Everybody Had A Gun

Home > Other > Everybody Had A Gun > Page 3
Everybody Had A Gun Page 3

by Richard Prather


  The Hamilton Building has two big, wide doors that fold back when the place opens up in the morning. I was starting out between them when something on the floor behind the right-hand door caught my eye. A little flash of black and red. I think I knew what it was before I bent and picked it up. And I was right. It was a black purse with bright red drawstrings that pulled the top shut by puckering the cloth up and squeezing it together. I'd seen that bag only a few minutes ago, clutched tightly in the redhead's hand.

  I picked up the bag, suddenly feeling a little sick. She could have dropped it accidentally. Or it could have been another bag just like it. Sure.

  I sprinted outside and to my right into Pete's Bar. Pete was lazily wiping the counter for lack of anything better to do. There was nothing better to do because there wasn't a customer in the place.

  My voice was a little tight when I said, "Pete, where's the girl that came in here? The redhead."

  He stopped wiping the counter top for a moment and looked at me. "Girl? Haven't seen no girl, Shell." He moved down the counter a couple of steps and started polishing again.

  "You sure? It's important. Long red hair. Slacks. Beautiful shape."

  Pete looked up at me again, slightly annoyed. "What's eating you, Shell? Haven't had no customers all morning. Business is—"

  But I didn't hear the rest of it; I was going out the door.

  Chapter Three

  I RACED across the sidewalk, tossed the black pouch bag onto the seat, and dived under the wheel. I started the car, gunned away from the curb, and barreled down the street for two blocks before I realized I didn't know where I was going, or even where I should be going.
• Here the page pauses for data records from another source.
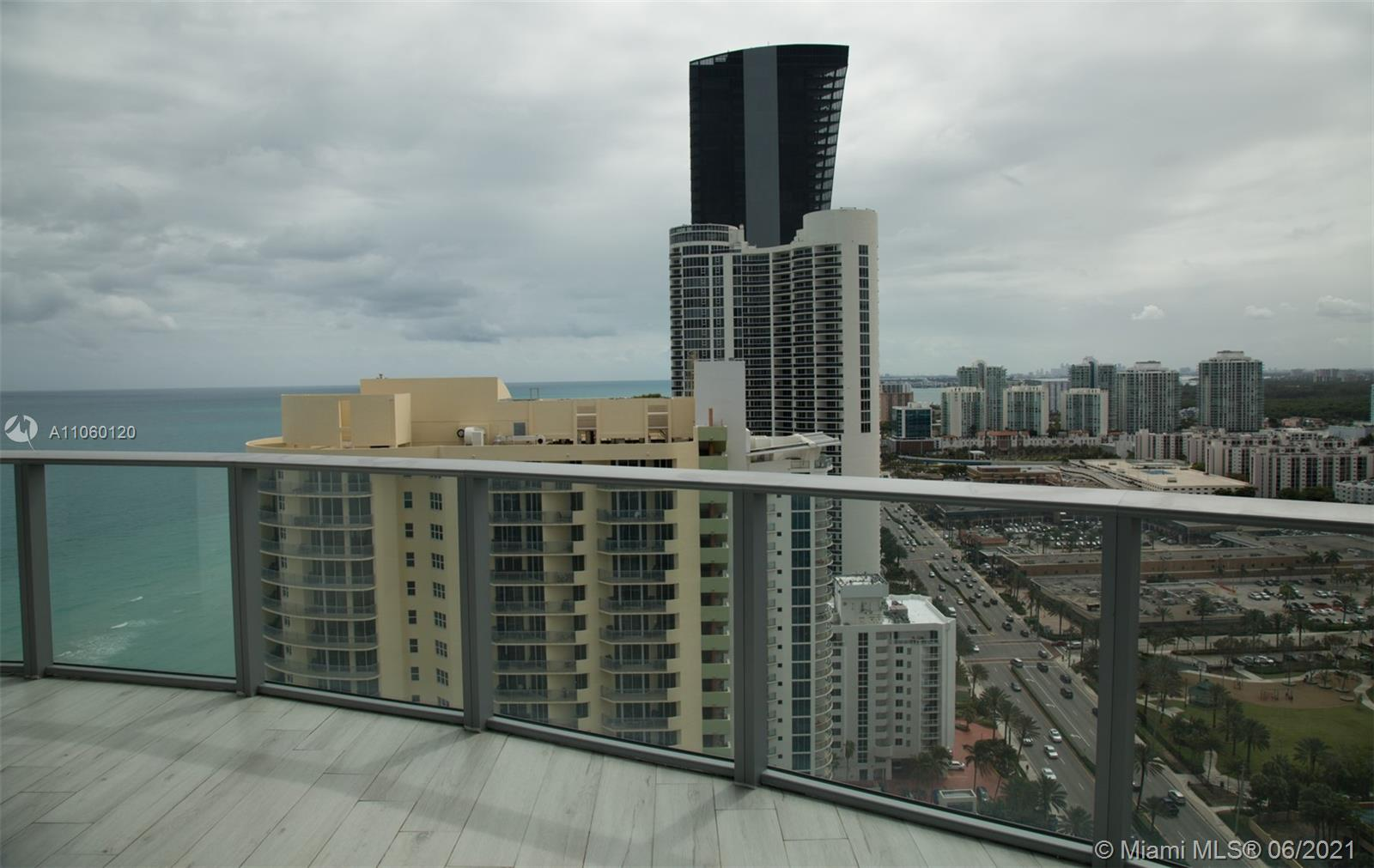 17475 Collins Ave #2203 photo07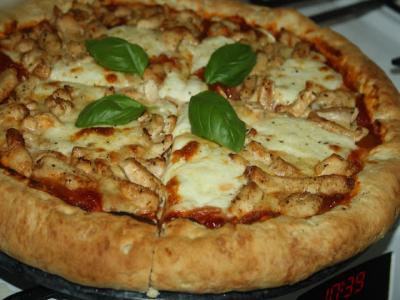 Pizza z kurczakiem pieczona na kamieniu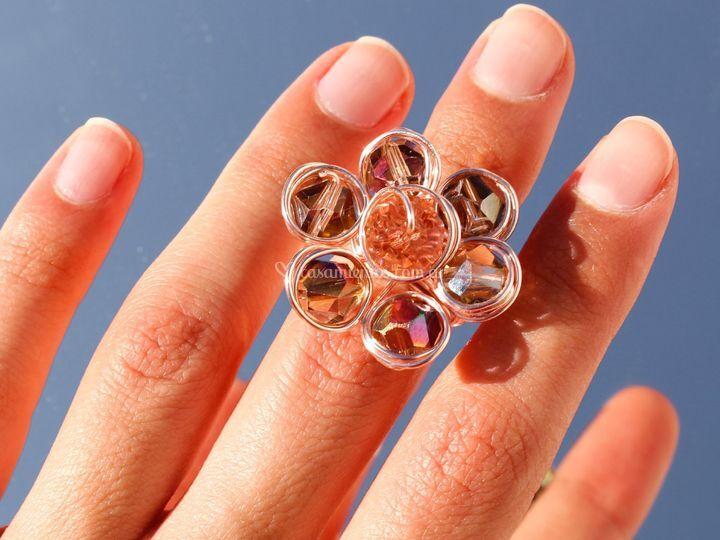Anillo de perlas de vidrio.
I pulled over to the curb, parked, and cut the engine. Then I got out a crumpled pack of Luckies and my lighter, lit a cigarette, and called myself names. I was mad. I was burning up.

  I guess one of the things that gripes me most, or gripes anyone, for that matter, is knowing you're in the wrong or that you've made a fool mistake. But the first step in cooling off and starting to think again is admitting, to yourself at least, that you are wrong and then finding out why.

  So after I'd called myself a number of uncomplimentary names I tried to figure out what was going on and where I stood. I'd screwed up for sure in letting the girl out of my sight. As soon as she piped, "They want to kill us," I should have tied that in tight with the shots tossed at me earlier and latched onto her good.

  And right then, a little late, I got a cold crinkling along my scalp. She hadn't said they wanted to kill me, but us. She was included in the deal they'd cooked up for us. Whoever they were. And whoever she was.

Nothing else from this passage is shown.